My Cousin, Ludwig Wittgenstein — a lovely memoir (see family tree below). The first extract below (The New Yorker) reminded me of the Percy legacy (second extract).
Wittgenstein, once asked a pupil if he had ever had any tragedies in his life. The pupil, evidently well trained, inquired what he meant by “tragedy.” “I mean suicides, madness, or quarrels,” replied Ludwig, three of whose four brothers committed suicide, two of them (Rudi and Hans) in their early twenties, and the third (Kurt) at the age of forty. Ludwig often thought of doing so, as did his surviving brother, Paul.
The southern novelist and philosophical essayist Walker Percy (1916–1990) was no stranger to suicide. His family legacy included a long line of ancestors who had taken their own lives, including Percy’s grandfather John Walker Percy in 1917, and his father Leroy Pratt Percy in 1929. In his later years Percy himself expressed amazement and some pride in having “outlived” almost all of his male ancestors, though he did suffer from an inherited disposition toward melancholy.

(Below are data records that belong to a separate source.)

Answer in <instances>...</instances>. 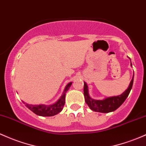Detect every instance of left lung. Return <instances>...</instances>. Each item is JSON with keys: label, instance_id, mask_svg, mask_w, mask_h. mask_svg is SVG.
Segmentation results:
<instances>
[{"label": "left lung", "instance_id": "obj_1", "mask_svg": "<svg viewBox=\"0 0 146 146\" xmlns=\"http://www.w3.org/2000/svg\"><path fill=\"white\" fill-rule=\"evenodd\" d=\"M130 64L132 66V63ZM133 81H134V76L132 77V79L129 83L128 88L122 94L116 96L105 98L103 100H94V99L91 98L89 96L87 84L85 82H84V96L86 103L87 104L89 108L94 111L101 112V113H109V112L115 111L122 105L127 98L132 88Z\"/></svg>", "mask_w": 146, "mask_h": 146}]
</instances>
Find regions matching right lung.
Returning a JSON list of instances; mask_svg holds the SVG:
<instances>
[{"mask_svg":"<svg viewBox=\"0 0 146 146\" xmlns=\"http://www.w3.org/2000/svg\"><path fill=\"white\" fill-rule=\"evenodd\" d=\"M71 84L72 82H70L65 86L62 96L60 98V99L55 103L52 104V105H43V104H41V105H30V104L25 103L23 101V102L24 104H25V106L28 107L29 110L34 112L35 114L39 115V116H55V115L60 113V111H62V110H63L64 105L65 104L66 94L68 89L70 87Z\"/></svg>","mask_w":146,"mask_h":146,"instance_id":"add662e5","label":"right lung"}]
</instances>
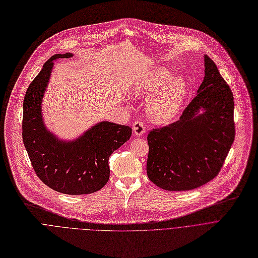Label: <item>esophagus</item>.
<instances>
[{
	"label": "esophagus",
	"mask_w": 258,
	"mask_h": 258,
	"mask_svg": "<svg viewBox=\"0 0 258 258\" xmlns=\"http://www.w3.org/2000/svg\"><path fill=\"white\" fill-rule=\"evenodd\" d=\"M133 130H134V133L136 136H142L146 128H145V125H144V122L141 121V120H137L135 121L134 123V126H133Z\"/></svg>",
	"instance_id": "obj_1"
}]
</instances>
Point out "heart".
Instances as JSON below:
<instances>
[{
    "label": "heart",
    "mask_w": 258,
    "mask_h": 258,
    "mask_svg": "<svg viewBox=\"0 0 258 258\" xmlns=\"http://www.w3.org/2000/svg\"><path fill=\"white\" fill-rule=\"evenodd\" d=\"M172 78L163 67L153 69L134 87L136 95L152 97L148 102V114L156 123H167L179 112L187 94V84L182 78Z\"/></svg>",
    "instance_id": "b5f03b06"
}]
</instances>
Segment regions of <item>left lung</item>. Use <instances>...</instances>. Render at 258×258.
Returning <instances> with one entry per match:
<instances>
[{
	"mask_svg": "<svg viewBox=\"0 0 258 258\" xmlns=\"http://www.w3.org/2000/svg\"><path fill=\"white\" fill-rule=\"evenodd\" d=\"M197 95L179 119L147 137V174L166 191L193 190L213 179L235 140L233 93L207 55Z\"/></svg>",
	"mask_w": 258,
	"mask_h": 258,
	"instance_id": "1",
	"label": "left lung"
}]
</instances>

Wittgenstein’s Philosophy and Austrian Economics — a very good piece of scholarship making philosophical connections that are typically ignored by mainstream philosophy — but now externalists are all stripes are beginning to climb on the Austrian bandwagon much to their preconceived ideological chagrin.
There is a tendency by many mainstream academics to view both Austrian economics and Wittgenstein’s philosophy of language as strange interlopers into their respective fields.